»Businessmodell« Gesundheitssystem
Von Kim NowakGehälter und Löhne in der Schweiz sind zwar deutlich höher als in der Bundesrepublik, die Lebenshaltungskosten allerdings ebenso. Und die Bevölkerung in der Alpenrepublik wird zusätzlich von steigenden Kosten nicht verschont. Seit einigen Monaten etwa wird über eine Erhöhung der Prämie der Krankenkassen diskutiert. Das Schweizer Krankenkassensystem besteht aus drei Säulen: die Franchise, der Selbsterhalt und die erwähnte Prämie. Bei der Franchise handelt es sich um einen jährlichen Fixbeitrag von mindestens 300 Franken (318,64 Euro), eine gesetzliche Grenze nach oben gibt es nicht. Je tiefer die Franchise ausfällt, desto höher wird die dritte Säule der Prämie – umgekehrt genauso. Bei der Säule des Selbsterhaltes handelt es sich um die private Übernahme von Behandlungskosten, sobald die Franchise ausgeschöpft ist. Dieser beträgt allerdings nicht mehr als 700 Franken (743,49 Euro) pro Jahr. Die dritte Säule, um die sich die Diskussion in der Schweiz dreht, ist die Prämie. Dieser Kostenfaktor dient zur Finanzierung der Grundsicherung, die von jedem gesetzlich Krankenversicherten getragen werden muss. Die Höhe dessen ist von Kanton zu Kanton sowie der Wahl der Krankenkasse teils deutlich verschieden.

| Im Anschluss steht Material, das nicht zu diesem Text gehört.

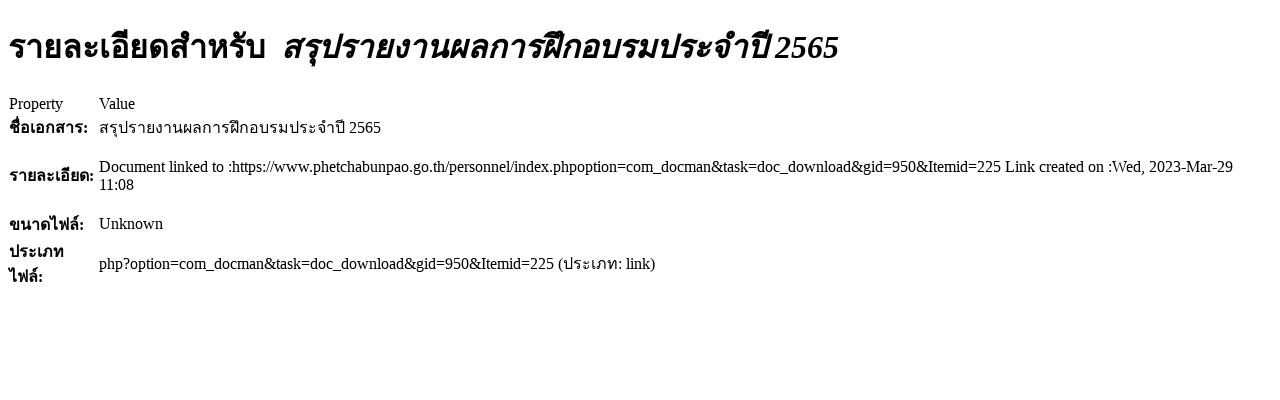

--- FILE ---
content_type: text/html; charset=utf-8
request_url: https://www.phetchabunpao.go.th/index.php?option=com_docman&task=doc_details&gid=7648&tmpl=component&Itemid=297
body_size: 4559
content:
<!DOCTYPE html PUBLIC "-//W3C//DTD XHTML 1.0 Transitional//EN" "http://www.w3.org/TR/xhtml1/DTD/xhtml1-transitional.dtd">
<html xmlns="http://www.w3.org/1999/xhtml" xml:lang="th-th" lang="th-th" dir="ltr">
<head>
	  <meta http-equiv="content-type" content="text/html; charset=utf-8" />
  <meta name="robots" content="index, follow" />
  <meta name="keywords" content="อบจ,องค์การบริหาร,อบจ.เพชรบูรณ์,องค์การบริหารส่วนจังหวัด,องค์การบริหารส่วนจังหวัดเพชรบูรณ์,เพชรบูรณ์ อบจ" />
  <meta name="description" content="อบจ.เพชรบูรณ์! - องค์การบริหารส่วนจังหวัดเพชรบูรณ์" />
  <meta name="generator" content="Joomla! 1.5 - Open Source Content Management" />
  <title>รายละเอียดเอกสาร | สรุปรายงานผลการฝึกอบรมประจำปี 2565</title>
  <link href="/templates/jv_maju/favicon.ico" rel="shortcut icon" type="image/x-icon" />
  <link rel="stylesheet" href="/plugins/system/2j_tabs/2j_tabs.css" type="text/css" />
  <link rel="stylesheet" href="/plugins/system/2j_news_slider/2j_news_slider.css" type="text/css" />
  <link rel="stylesheet" href="/media/system/css/modal.css" type="text/css" />
  <link rel="stylesheet" href="/components/com_k2/css/k2.css" type="text/css" />
  <link rel="stylesheet" href="https://www.phetchabunpao.go.th/components/com_docman/themes/default/css/theme.css" type="text/css" />
  <script type="text/javascript" src="/plugins/system/2j_tabs/jq_last.js"></script>
  <script type="text/javascript" src="/plugins/system/2j_tabs/2j.ui.base.js"></script>
  <script type="text/javascript" src="/plugins/system/2j_tabs/2j.ui.tabs.js"></script>
  <script type="text/javascript" src="/plugins/system/2j_news_slider/j.e.js"></script>
  <script type="text/javascript" src="/plugins/system/2j_news_slider/jq.w.js"></script>
  <script type="text/javascript" src="/media/system/js/mootools.js"></script>
  <script type="text/javascript" src="/media/system/js/modal.js"></script>
  <script type="text/javascript" src="//ajax.googleapis.com/ajax/libs/jquery/1.7/jquery.min.js"></script>
  <script type="text/javascript" src="/components/com_k2/js/k2.js"></script>
  <script type="text/javascript">

		window.addEvent('domready', function() {

			SqueezeBox.initialize({});

			$$('a.modal').each(function(el) {
				el.addEvent('click', function(e) {
					new Event(e).stop();
					SqueezeBox.fromElement(el);
				});
			});
		});var K2SitePath = '/';
  </script>
  <script type='text/javascript'>
/*<![CDATA[*/
	var jax_live_site = 'https://www.phetchabunpao.go.th/index.php';
	var jax_site_type = '1.5';
/*]]>*/
</script><script type="text/javascript" src="https://www.phetchabunpao.go.th/plugins/system/pc_includes/ajax_1.3.js"></script>

	<link rel="stylesheet" href="/templates/jv_maju/css/template.css" type="text/css" />

</head>
<body class="contentpane">
	
	<script language="javascript" type="text/javascript" src="https://www.phetchabunpao.go.th/components/com_docman/themes/default/js/theme.js"></script>
<div id="dm_details">
<h1 class="dm_title">รายละเอียดสำหรับ <em>&nbsp;สรุปรายงานผลการฝึกอบรมประจำปี 2565</em></h1>
<table summary="สรุปรายงานผลการฝึกอบรมประจำปี 2565" cellspacing="0" >
<col id="prop" />
<col id="val" />
<thead>
<tr>
<td>Property</td><td>Value</td>
</tr>
</thead>
<tbody>
<tr>
<td><strong>ชื่อเอกสาร:</strong></td><td>สรุปรายงานผลการฝึกอบรมประจำปี 2565</td>
</tr>
<tr>
<td><strong>รายละเอียด:</strong></td><td><p>Document linked to :https://www.phetchabunpao.go.th/personnel/index.phpoption=com_docman&amp;task=doc_download&amp;gid=950&amp;Itemid=225  Link created on :Wed, 2023-Mar-29 11:08</p></td>
</tr>
<tr>
<td><strong>ขนาดไฟล์:</strong></td>
<td>Unknown</td>
</tr>
<tr>
<td><strong>ประเภทไฟล์:</strong></td><td>php?option=com_docman&task=doc_download&gid=950&Itemid=225&nbsp;(ประเภท:&nbsp;link)</td>
</tr>
</tbody>
</table>
<div class="clr"></div>
</div>
<div class="clr"></div>
</body>
</html>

Worum geht es nun? Im kommenden Jahr soll der mittlere Monatsbeitrag der Prämien um sechs Prozent steigen, das heißt etwa 21,60 Franken (22,49 Euro) mehr Selbstbeteiligung. Der Mittelwert speist sich aus der Zusammenrechnung aller Versicherten. Der Unterschied zwischen den Kantonen ist jedoch teilweise massiv: Während man in Basel-Stadt durchschnittlich 456,20 Franken (494,10 Euro) blechen muss, liegt die niedrigste Prämie in Appenzell Innerrhoden bei 257,90 Franken (273,92). Der Grund der Erhöhung? Der Erhalt und Ausbau des Gesundheitswesens werden immer teurer. Befürworterin der Kostensteigerung ist unter anderem die rechte Schweizerische Volkspartei (SVP), die die Prämienverbilligung als »Bürokratiemonster« bezeichnet. SVP-Nationalrat Rémy Wyssmann betonte in der Diskussionssendung »Arena« des SRF vom vergangenen Freitag: »Es braucht einen Systemwechsel.« So wollen die Rechten die staatliche Regulierung der Kosten auf Private verlagern.
Gegen die als »Reform« verschleierte Kostenerhöhung positionieren sich die Grünen und die Sozialdemokratische Partei der Schweiz (SP). So schlägt Nationalrätin Katharina Prelicz-Huber (Grüne) eine »Einheitskasse« vor, deren Beitrag vom monatlichen Einkommen abhängig sein soll. Die Kritik der Sozialdemokraten war deutlicher. Im Interview mit dem SRF am vergangenen Sonnabend sagte Nationalrätin Samira Marti, dass »das Gesundheitssystem vermehrt zum Businessmodell« werde. »Ein Fünftel der Leute in der Schweiz sagt, sie hätten im letzten Jahr auf eine ärztliche Untersuchung verzichtet«, so die Sozialdemokratin weiter. Der offensichtliche Grund: aus finanziellen Gründen.
Ein weiterer Vorschlag zur vermeintlichen Entlastung des Gesundheitssystems ist die einheitliche Finanzierung der ambulanten und stationären Leistungen (EFAS). Derzeit werden ambulante und stationäre Behandlungen in Krankenkassen unterschiedlich finanziert. Unter einer ambulanten Behandlung versteht man, wenn die Patienten noch am selben Tag das Krankenhaus verlassen. Beim Leistungsanspruch einer stationären Behandlung müssen die Patienten mindestens einmal im Krankenhaus übernachten. Die einheitliche Finanzierung solle die Leistungsträger entlasten, argumentiert die SVP, die stark für die »Reform« lobbyiert. Dem stellt sich besonders die Dienstleistungsgewerkschaft VPOD entgegen. Prelicz-Huber, die ehemalige Präsidentin von VPOD ist, argumentiert, dadurch würden letztlich »Leistungen gekürzt oder Prämien erhöht«. Um die einheitliche Finanzierung der Leistungen zu verhindern, darüber werden die Wähler der Alpenrepublik am 24. November entscheiden, wird die Dienstleistungsgewerkschaft noch keine bestimmten Maßnahmen ergreifen. Es bleibt also spannend.